Markov chains and equilibrium distribution


New Member
Two yachts, sailed by "Yacht 1" and "Yacht 2" respectively are sailing around a course. If the teams are even at the beginning of a lap then during that lap they embark on a duel and one team gains a 1 boat length advantage by the end of the lap. Otherwise the leading yacht always sails according to the current wind, while the other yacht sails separately, hoping for a wind-shift. This means that on each lap of the course the leading yacht gains one boat length over the other yacht if there is no wind-shift, while the team behind gains one boat length of the wind shifts on that lap. Suppose that Yacht 2 wins any given duel with probability p1 ∈ (0, 1) (independent of all previous duels and wind-shifts) and that with probability p2 ∈ (0, 1) there is a wind-shift on any given lap (independent of all previous wind-shifts and duels).
There is a pre-race duel, and the winner of the pre-race duel starts with a 1 boat length lead.
Let Xn be the number of boat lengths that Yacht 2 leads by the end of n laps.

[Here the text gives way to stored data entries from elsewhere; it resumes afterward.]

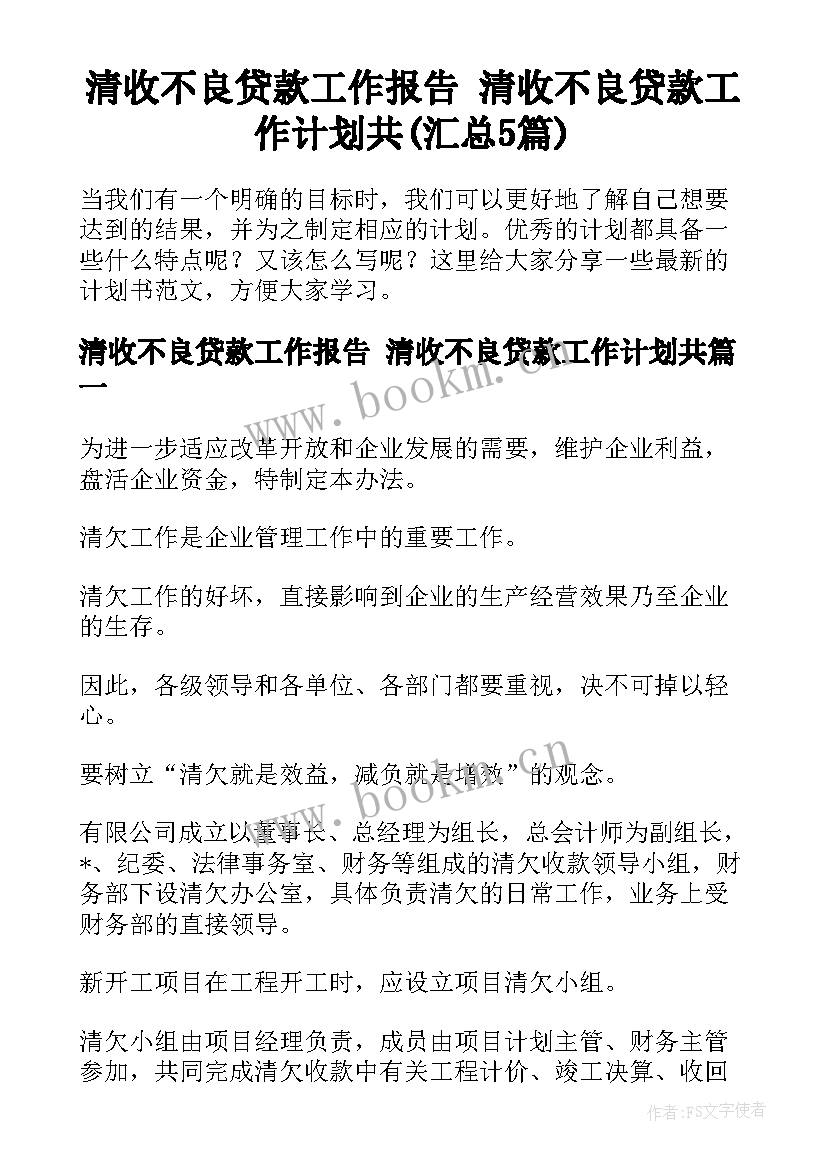 清收不良贷款工作报告 清收不良贷款工作计划共(汇总5篇)

当我们有一个明确的目标时，我们可以更好地了解自己想要达到的结果，并为之制定相应的计划。优秀的计划都具备一些什么特点呢？又该怎么写呢？这里给大家分享一些最新的计划书范文，方便大家学习。

清收不良贷款工作报告 清收不良贷款工作计划共篇一

www.bookm.cn

为进一步适应改革开放和企业发展的需要，维护企业利益，盘活企业资金，特制定本办法。

清欠工作是企业管理工作中的重要工作。

清欠工作的好坏，直接影响到企业的生产经营效果乃至企业的生存。

因此，各级领导和各单位、各部门都要重视，决不可掉以轻心。

要树立“清欠就是效益，减负就是增效”的观念。

www.bookm.cn

有限公司成立以董事长、总经理为组长，总会计师为副组长，*、纪委、法律事务室、财务等组成的清欠收款领导小组，财务部下设清欠办公室，具体负责清欠的日常工作，业务上受财务部的直接领导。

新开工项目在工程开工时，应设立项目清欠小组。

清欠小组由项目经理负责，成员由项目计划主管、财务主管参加，共同完成清欠收款中有关工程计价、竣工决算、收回

作者：FS文字使者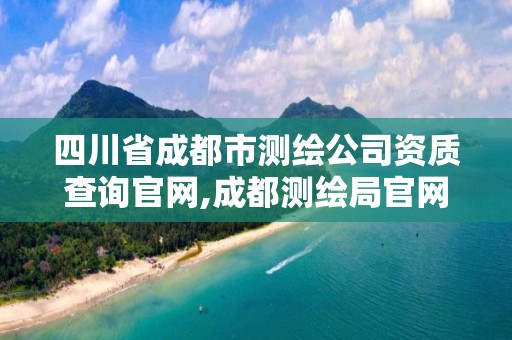 四川省成都市测绘公司资质查询官网,成都测绘局官网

For what values of p2 would this Markov chain Xn have an equilibrium distribution, and show that the probability that the race is tied at the end of 3 laps is increasing in p2.

Can anyone explain to me how to draw the transition diagram for Xn so that I can find the equilibrium distribution? Or should this require a different approach here? I've found the probability that Yacht 2 is leading the race at the end of the first lap, which is p1(1-p2), but I have no idea how to proceed from this. Any help would be appreciated.